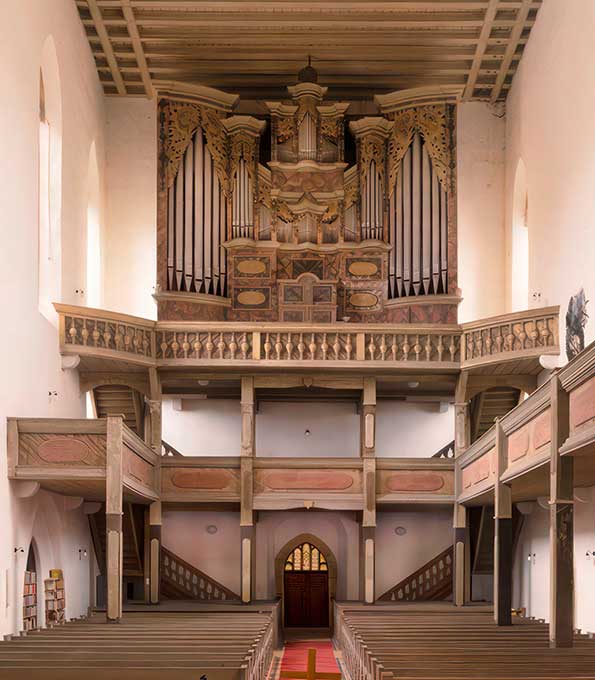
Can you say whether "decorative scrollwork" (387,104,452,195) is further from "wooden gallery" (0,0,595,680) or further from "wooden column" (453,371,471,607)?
"wooden column" (453,371,471,607)

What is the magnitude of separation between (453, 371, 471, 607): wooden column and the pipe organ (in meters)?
2.21

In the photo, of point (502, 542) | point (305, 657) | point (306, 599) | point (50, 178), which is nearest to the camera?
point (502, 542)

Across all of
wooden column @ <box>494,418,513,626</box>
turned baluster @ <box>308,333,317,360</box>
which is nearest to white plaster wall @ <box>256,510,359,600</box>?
turned baluster @ <box>308,333,317,360</box>

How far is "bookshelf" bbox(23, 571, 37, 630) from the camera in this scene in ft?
63.4

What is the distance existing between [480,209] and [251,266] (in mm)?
5570

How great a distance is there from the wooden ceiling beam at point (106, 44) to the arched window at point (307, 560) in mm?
11872

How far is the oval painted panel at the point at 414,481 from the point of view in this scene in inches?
997

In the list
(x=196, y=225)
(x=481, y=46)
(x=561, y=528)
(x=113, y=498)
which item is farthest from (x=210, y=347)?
(x=561, y=528)

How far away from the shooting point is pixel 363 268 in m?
26.6

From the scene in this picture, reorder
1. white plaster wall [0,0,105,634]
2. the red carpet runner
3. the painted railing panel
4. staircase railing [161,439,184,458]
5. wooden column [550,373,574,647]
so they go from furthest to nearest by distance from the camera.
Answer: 1. staircase railing [161,439,184,458]
2. the painted railing panel
3. the red carpet runner
4. white plaster wall [0,0,105,634]
5. wooden column [550,373,574,647]

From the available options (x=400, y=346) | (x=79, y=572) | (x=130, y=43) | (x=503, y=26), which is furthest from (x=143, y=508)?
(x=503, y=26)

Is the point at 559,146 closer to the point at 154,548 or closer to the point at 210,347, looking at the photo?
the point at 210,347

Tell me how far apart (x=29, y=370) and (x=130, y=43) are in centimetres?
961

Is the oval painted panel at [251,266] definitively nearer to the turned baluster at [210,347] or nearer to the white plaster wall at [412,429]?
the turned baluster at [210,347]
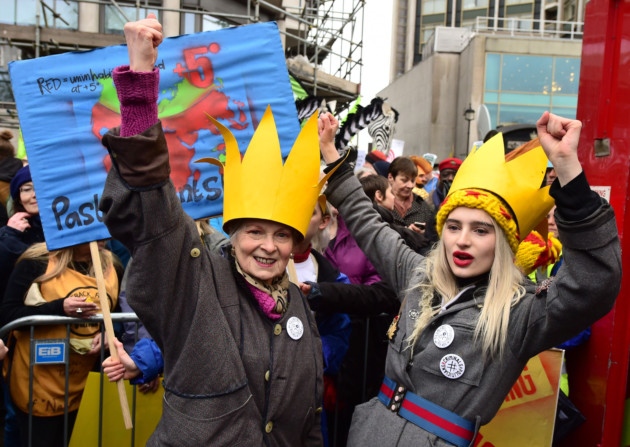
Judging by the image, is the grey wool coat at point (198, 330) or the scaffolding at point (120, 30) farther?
the scaffolding at point (120, 30)

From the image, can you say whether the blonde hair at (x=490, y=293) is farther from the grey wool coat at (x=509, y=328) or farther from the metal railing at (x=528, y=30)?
the metal railing at (x=528, y=30)

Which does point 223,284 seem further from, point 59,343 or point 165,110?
point 59,343

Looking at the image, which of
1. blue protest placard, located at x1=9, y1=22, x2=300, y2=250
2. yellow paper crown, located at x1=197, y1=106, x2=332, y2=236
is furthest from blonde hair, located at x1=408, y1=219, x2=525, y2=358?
blue protest placard, located at x1=9, y1=22, x2=300, y2=250

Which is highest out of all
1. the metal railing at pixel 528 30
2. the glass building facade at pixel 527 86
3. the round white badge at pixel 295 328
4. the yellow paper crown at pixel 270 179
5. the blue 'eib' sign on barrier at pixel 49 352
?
the metal railing at pixel 528 30

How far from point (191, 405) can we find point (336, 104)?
48.1ft

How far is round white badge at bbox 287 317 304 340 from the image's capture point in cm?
235

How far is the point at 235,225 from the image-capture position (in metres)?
2.43

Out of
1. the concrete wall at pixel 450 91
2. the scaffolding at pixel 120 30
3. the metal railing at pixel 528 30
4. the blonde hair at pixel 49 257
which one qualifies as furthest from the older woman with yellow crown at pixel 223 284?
the metal railing at pixel 528 30

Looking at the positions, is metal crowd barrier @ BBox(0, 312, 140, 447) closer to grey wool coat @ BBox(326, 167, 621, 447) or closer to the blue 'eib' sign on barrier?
the blue 'eib' sign on barrier

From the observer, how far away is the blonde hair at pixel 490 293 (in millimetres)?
2211

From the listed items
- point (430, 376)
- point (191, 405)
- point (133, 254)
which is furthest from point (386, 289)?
point (133, 254)

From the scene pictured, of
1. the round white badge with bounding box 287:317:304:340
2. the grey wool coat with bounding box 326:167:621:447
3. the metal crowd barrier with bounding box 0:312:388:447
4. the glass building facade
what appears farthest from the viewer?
the glass building facade

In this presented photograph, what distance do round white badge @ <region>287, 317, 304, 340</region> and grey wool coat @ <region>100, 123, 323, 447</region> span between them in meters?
0.02

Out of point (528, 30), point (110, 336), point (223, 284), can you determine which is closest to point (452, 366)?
point (223, 284)
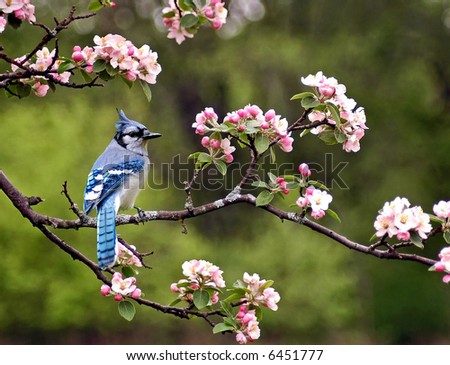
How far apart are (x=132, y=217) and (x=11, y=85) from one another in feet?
3.42

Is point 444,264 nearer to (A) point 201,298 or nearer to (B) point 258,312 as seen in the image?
(B) point 258,312

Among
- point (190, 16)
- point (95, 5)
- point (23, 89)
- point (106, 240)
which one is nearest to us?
point (190, 16)

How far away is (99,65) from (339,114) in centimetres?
127

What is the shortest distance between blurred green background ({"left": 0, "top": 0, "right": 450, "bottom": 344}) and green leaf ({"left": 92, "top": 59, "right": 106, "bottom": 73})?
1400cm

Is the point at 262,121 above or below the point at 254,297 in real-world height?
above

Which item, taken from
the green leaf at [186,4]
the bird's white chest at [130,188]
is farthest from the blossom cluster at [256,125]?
the bird's white chest at [130,188]

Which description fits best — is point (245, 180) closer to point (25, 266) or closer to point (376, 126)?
point (25, 266)

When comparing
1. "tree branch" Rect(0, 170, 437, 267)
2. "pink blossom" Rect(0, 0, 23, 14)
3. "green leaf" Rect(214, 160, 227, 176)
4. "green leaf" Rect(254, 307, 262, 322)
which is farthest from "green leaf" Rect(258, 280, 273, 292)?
"pink blossom" Rect(0, 0, 23, 14)

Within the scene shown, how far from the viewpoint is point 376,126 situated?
22844 millimetres

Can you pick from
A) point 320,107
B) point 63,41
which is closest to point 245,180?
point 320,107

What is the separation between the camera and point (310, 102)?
166 inches

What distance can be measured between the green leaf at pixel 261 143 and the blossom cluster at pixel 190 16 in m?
0.61

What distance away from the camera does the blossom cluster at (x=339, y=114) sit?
4195mm

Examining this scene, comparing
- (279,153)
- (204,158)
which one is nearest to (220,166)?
(204,158)
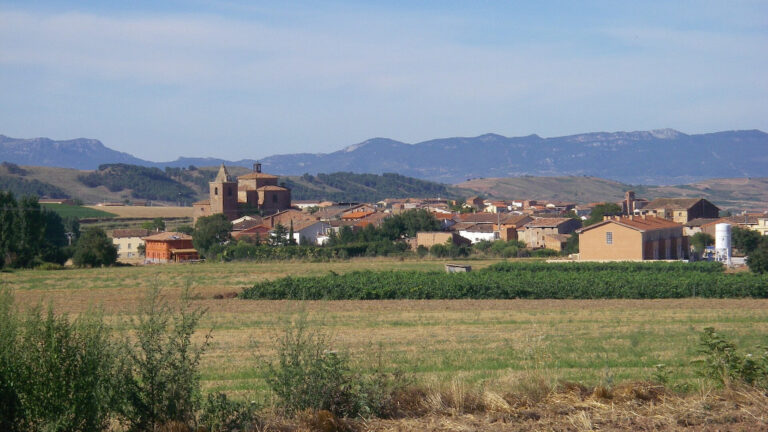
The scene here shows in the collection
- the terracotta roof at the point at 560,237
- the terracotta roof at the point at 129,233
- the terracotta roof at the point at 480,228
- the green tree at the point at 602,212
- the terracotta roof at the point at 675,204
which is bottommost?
the terracotta roof at the point at 560,237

+ + + + +

| Request |
Leave out the pictures and return every record word for word.

| Result for this task |
Can you say whether "decorative scrollwork" (387,104,452,195) is further from "wooden gallery" (0,0,595,680) or further from "wooden column" (453,371,471,607)?
"wooden column" (453,371,471,607)

What is the magnitude of separation between (453, 371, 471, 607): wooden column and the pipe organ (in meters)?
2.21

In the photo, of point (502, 542) | point (305, 657) | point (306, 599) | point (50, 178), which is nearest to the camera?
point (502, 542)

Across all of
wooden column @ <box>494,418,513,626</box>
turned baluster @ <box>308,333,317,360</box>
which is nearest to white plaster wall @ <box>256,510,359,600</box>?
turned baluster @ <box>308,333,317,360</box>

How far is "bookshelf" bbox(23, 571, 37, 630) from the camera in this scene in ft?
63.4

What is the distance existing between [480,209] and [251,266] (in mm)?
5570

How great a distance is there from the wooden ceiling beam at point (106, 44) to the arched window at point (307, 560) in mm?
11872

How far is the oval painted panel at the point at 414,481 from the point of view in this scene in inches?
997

In the list
(x=196, y=225)
(x=481, y=46)
(x=561, y=528)
(x=113, y=498)
which item is farthest from (x=210, y=347)?
(x=561, y=528)

How far away from the shooting point is pixel 363 268 in m?
26.6

From the scene in this picture, reorder
1. white plaster wall [0,0,105,634]
2. the red carpet runner
3. the painted railing panel
4. staircase railing [161,439,184,458]
5. wooden column [550,373,574,647]
so they go from furthest to nearest by distance from the camera.
Answer: 1. staircase railing [161,439,184,458]
2. the painted railing panel
3. the red carpet runner
4. white plaster wall [0,0,105,634]
5. wooden column [550,373,574,647]

From the available options (x=400, y=346) | (x=79, y=572) | (x=130, y=43) | (x=503, y=26), which is furthest from (x=143, y=508)?
(x=503, y=26)

Is the point at 559,146 closer to the point at 154,548 or closer to the point at 210,347, looking at the photo?
the point at 210,347

Tell me how far apart (x=29, y=370) and (x=130, y=43) are in centimetres?
961

Is the oval painted panel at [251,266] definitively nearer to the turned baluster at [210,347] or nearer to the white plaster wall at [412,429]?
the turned baluster at [210,347]
Judging by the image, is the grey wool coat at point (198, 330) or the scaffolding at point (120, 30) farther?
the scaffolding at point (120, 30)

From the image, can you say whether the blonde hair at (x=490, y=293) is farther from the grey wool coat at (x=509, y=328) or farther from the metal railing at (x=528, y=30)?
the metal railing at (x=528, y=30)

Which does point 223,284 seem further from, point 59,343 or point 165,110?
point 59,343

Looking at the image, which of
1. blue protest placard, located at x1=9, y1=22, x2=300, y2=250
2. yellow paper crown, located at x1=197, y1=106, x2=332, y2=236
is furthest from blonde hair, located at x1=408, y1=219, x2=525, y2=358?
blue protest placard, located at x1=9, y1=22, x2=300, y2=250

Which is highest out of all
1. the metal railing at pixel 528 30
2. the glass building facade at pixel 527 86
3. the round white badge at pixel 295 328
4. the yellow paper crown at pixel 270 179
5. the blue 'eib' sign on barrier at pixel 49 352
?
the metal railing at pixel 528 30

How far from point (191, 405) can we find point (336, 104)?
48.1ft

How far is round white badge at bbox 287 317 304 340 from the image's capture point in cm?
235

How far is the point at 235,225 from the image-capture position (in metres)?
2.43

Out of
1. the concrete wall at pixel 450 91
2. the scaffolding at pixel 120 30
3. the metal railing at pixel 528 30
4. the blonde hair at pixel 49 257
which one qualifies as furthest from the older woman with yellow crown at pixel 223 284?
the metal railing at pixel 528 30

Looking at the positions, is metal crowd barrier @ BBox(0, 312, 140, 447) closer to grey wool coat @ BBox(326, 167, 621, 447) or closer to the blue 'eib' sign on barrier?
the blue 'eib' sign on barrier

From the observer, how far away is the blonde hair at pixel 490 293 (in millimetres)?
2211

From the listed items
- point (430, 376)
- point (191, 405)
- point (133, 254)
which is furthest from point (386, 289)?
point (133, 254)

From the scene pictured, of
1. the round white badge with bounding box 287:317:304:340
2. the grey wool coat with bounding box 326:167:621:447
3. the metal crowd barrier with bounding box 0:312:388:447
4. the glass building facade
what appears farthest from the viewer?
the glass building facade

In this presented photograph, what distance do round white badge @ <region>287, 317, 304, 340</region> and grey wool coat @ <region>100, 123, 323, 447</region> span between them in meters?
0.02

Out of point (528, 30), point (110, 336), point (223, 284), can you determine which is closest to point (452, 366)?
point (223, 284)
How far apart are (x=132, y=217) and (x=11, y=85) from one another in feet?
3.42

Is point 444,264 nearer to (A) point 201,298 or nearer to (B) point 258,312 as seen in the image?
(B) point 258,312

Among
- point (190, 16)
- point (95, 5)
- point (23, 89)
- point (106, 240)
which one is nearest to us?
point (190, 16)

How far away is (99,65) from (339,114) in centimetres?
127

What is the shortest distance between blurred green background ({"left": 0, "top": 0, "right": 450, "bottom": 344}) and green leaf ({"left": 92, "top": 59, "right": 106, "bottom": 73})?
1400cm

Is the point at 262,121 above or below the point at 254,297 in real-world height?
above

Which item, taken from
the green leaf at [186,4]
the bird's white chest at [130,188]
is farthest from the blossom cluster at [256,125]?
the bird's white chest at [130,188]

Which description fits best — is point (245, 180) closer to point (25, 266) or closer to point (376, 126)?
point (25, 266)

When comparing
1. "tree branch" Rect(0, 170, 437, 267)
2. "pink blossom" Rect(0, 0, 23, 14)
3. "green leaf" Rect(214, 160, 227, 176)
4. "green leaf" Rect(254, 307, 262, 322)
which is farthest from "green leaf" Rect(258, 280, 273, 292)?
"pink blossom" Rect(0, 0, 23, 14)

Within the scene shown, how far from the viewpoint is point 376,126 situated?
22844 millimetres

Can you pick from
A) point 320,107
B) point 63,41
which is closest to point 245,180?
point 320,107

What is the separation between the camera and point (310, 102)?
166 inches

What distance can be measured between the green leaf at pixel 261 143 and the blossom cluster at pixel 190 16 in m?
0.61

What distance away from the camera does the blossom cluster at (x=339, y=114) sit?
4195mm

Examining this scene, comparing
- (279,153)
- (204,158)
which one is nearest to (220,166)?
(204,158)
The scene here shows in the collection
- the terracotta roof at the point at 560,237
- the terracotta roof at the point at 129,233
- the terracotta roof at the point at 480,228
- the green tree at the point at 602,212
- the terracotta roof at the point at 675,204
which is bottommost?
the terracotta roof at the point at 560,237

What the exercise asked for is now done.